Já o Ministério Público do DF chegou a informar a prorrogação do prazo das informações requisitadas (por mais dez dias além dos 20 iniciais, como permite a LAI), mas não se manifestou posteriormente sobre o andamento do processo.

A opção de recurso aparecia apenas nos e-SICs do MPF e dos MPs de Amapá, Amazonas, Bahia, Distrito Federal, Maranhão, Paraíba, Rondônia e São Paulo.

Lei mal aplicada

O advogado Bruno Morassutti — diretor de advocacy da Fiquem Sabendo (organização sem fins lucrativos especializada em transparência e acesso à informação) e membro do Conselho de Transparência da Controladoria-Geral da União — aponta que os órgãos do sistema de Justiça brasileiro têm “problemas bem semelhantes” de transparência pública.

Os tribunais e os MPs, segundo ele, não estão acostumados a receber demandas relacionadas à LAI ou mesmo a considerar que precisam prestar o serviço público de fornecimento de acesso à informação. Devido ao “pouco controle” sobre suas atividades, esses órgãos “se sentem menos pressionados a atender à LAI”.

Também não há ainda no Brasil “uma reflexão muito grande sobre a necessidade de uniformizar entendimentos no que diz respeito ao tratamento de demandas de acesso à informação judicial”.

Para o advogado, o descumprimento da LAI é maior no MP porque o sistema de controle é pior. De acordo com ele, o CNMP é “uma instituição menos efetiva” do que o Conselho Nacional de Justiça para fiscalizar o cumprimento da lei — embora o CNJ também deixe a desejar nesse quesito.

Morassutti defende o investimento na “adoção de procedimentos mais uniformes, sistematizados e periódicos de acompanhamento da execução da LAI”.

Assim como os tribunais, cada MP tem uma autoridade interna de monitoramento da LAI, que “deveria questionar as autoridades responsáveis quando verificasse respostas atrasadas, por exemplo”. Mas isso “ainda não é uma prática”.

Outra área importante que carece de investimento é a de tecnologia. Os MPs não têm “sistemas bons para protocolo de demandas de acesso à informação”. Em alguns casos, os protocolos dos sites “nada mais são do que um um sistema de disparo de e-mails”, sem um “controle centralizado sobre prazos”.

O advogado lembra que o Executivo federal, o Congresso e o Tribunal de Contas da União melhoraram muito sua transparência e seu atendimento de demandas quando aprimoraram seus sistemas.

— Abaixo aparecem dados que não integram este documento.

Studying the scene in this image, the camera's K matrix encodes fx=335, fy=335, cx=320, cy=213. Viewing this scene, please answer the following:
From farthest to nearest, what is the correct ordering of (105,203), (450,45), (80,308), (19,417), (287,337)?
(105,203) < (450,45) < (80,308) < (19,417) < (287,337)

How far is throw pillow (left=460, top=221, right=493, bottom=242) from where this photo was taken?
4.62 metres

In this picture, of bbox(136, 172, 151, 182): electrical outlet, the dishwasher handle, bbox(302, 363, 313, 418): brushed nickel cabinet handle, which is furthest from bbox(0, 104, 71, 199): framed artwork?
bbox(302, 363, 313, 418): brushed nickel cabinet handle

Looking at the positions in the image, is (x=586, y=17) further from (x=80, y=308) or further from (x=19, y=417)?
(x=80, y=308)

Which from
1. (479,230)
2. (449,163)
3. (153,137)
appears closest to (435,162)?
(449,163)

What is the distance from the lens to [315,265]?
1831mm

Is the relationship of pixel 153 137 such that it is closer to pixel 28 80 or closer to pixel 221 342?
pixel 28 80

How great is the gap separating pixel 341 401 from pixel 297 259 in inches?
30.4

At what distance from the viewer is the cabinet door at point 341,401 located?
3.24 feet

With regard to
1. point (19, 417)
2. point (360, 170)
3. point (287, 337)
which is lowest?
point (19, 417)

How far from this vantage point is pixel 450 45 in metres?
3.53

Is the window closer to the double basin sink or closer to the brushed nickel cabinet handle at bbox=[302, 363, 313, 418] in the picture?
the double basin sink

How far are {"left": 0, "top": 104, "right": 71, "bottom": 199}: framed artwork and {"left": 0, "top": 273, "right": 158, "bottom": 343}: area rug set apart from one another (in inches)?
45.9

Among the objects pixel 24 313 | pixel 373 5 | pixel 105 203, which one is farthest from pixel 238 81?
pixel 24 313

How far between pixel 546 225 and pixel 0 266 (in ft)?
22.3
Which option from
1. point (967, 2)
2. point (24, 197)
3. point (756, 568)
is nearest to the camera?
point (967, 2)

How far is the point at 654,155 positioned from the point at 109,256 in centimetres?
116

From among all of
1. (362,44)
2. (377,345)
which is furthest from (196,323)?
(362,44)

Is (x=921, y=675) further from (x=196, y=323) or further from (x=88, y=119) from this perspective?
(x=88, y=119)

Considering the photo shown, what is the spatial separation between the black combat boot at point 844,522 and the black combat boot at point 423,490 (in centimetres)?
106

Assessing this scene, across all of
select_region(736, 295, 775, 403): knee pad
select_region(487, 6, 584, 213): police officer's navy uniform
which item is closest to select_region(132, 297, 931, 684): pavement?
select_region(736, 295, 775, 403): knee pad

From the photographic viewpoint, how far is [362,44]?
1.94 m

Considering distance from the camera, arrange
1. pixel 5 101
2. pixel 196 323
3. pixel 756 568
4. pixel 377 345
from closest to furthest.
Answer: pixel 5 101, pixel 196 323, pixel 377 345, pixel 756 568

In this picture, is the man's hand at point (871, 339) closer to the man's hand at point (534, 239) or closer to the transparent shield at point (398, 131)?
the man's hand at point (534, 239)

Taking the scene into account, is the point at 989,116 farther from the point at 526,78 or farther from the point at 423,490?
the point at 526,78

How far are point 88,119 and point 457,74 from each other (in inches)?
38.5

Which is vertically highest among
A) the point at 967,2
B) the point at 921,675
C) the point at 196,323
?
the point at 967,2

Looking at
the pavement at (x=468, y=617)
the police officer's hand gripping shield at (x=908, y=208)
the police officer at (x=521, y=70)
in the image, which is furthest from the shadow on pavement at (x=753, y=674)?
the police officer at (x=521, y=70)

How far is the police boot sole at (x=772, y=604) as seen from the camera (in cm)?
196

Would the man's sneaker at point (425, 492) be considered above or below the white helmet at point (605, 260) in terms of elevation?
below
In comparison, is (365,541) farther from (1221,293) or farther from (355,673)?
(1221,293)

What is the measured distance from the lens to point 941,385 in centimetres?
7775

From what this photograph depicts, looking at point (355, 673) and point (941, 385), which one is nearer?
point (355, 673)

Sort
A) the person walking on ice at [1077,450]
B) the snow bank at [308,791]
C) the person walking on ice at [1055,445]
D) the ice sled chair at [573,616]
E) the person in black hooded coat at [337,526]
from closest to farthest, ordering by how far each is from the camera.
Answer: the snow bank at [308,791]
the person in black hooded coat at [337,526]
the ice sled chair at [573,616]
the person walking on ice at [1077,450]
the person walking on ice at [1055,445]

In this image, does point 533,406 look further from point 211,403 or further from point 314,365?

Os investimentos também precisam ser voltados à formação dos servidores. Morassutti indica que muitos deles não conhecem bem o processo e o sistema de atendimento de acesso à informação, não sabem qual é a autoridade responsável por analisar recursos e não informam o cidadão sobre seu direito de recorrer.

Por fim, ele ressalta a necessidade de revisão de “alguns entendimentos que infelizmente são muito equivocados em matéria de transparência, como a aplicação da Lei Geral de Proteção de Dados Pessoais (LGPD) pelo MP para restringir acesso a informações sobre remuneração dos agentes”.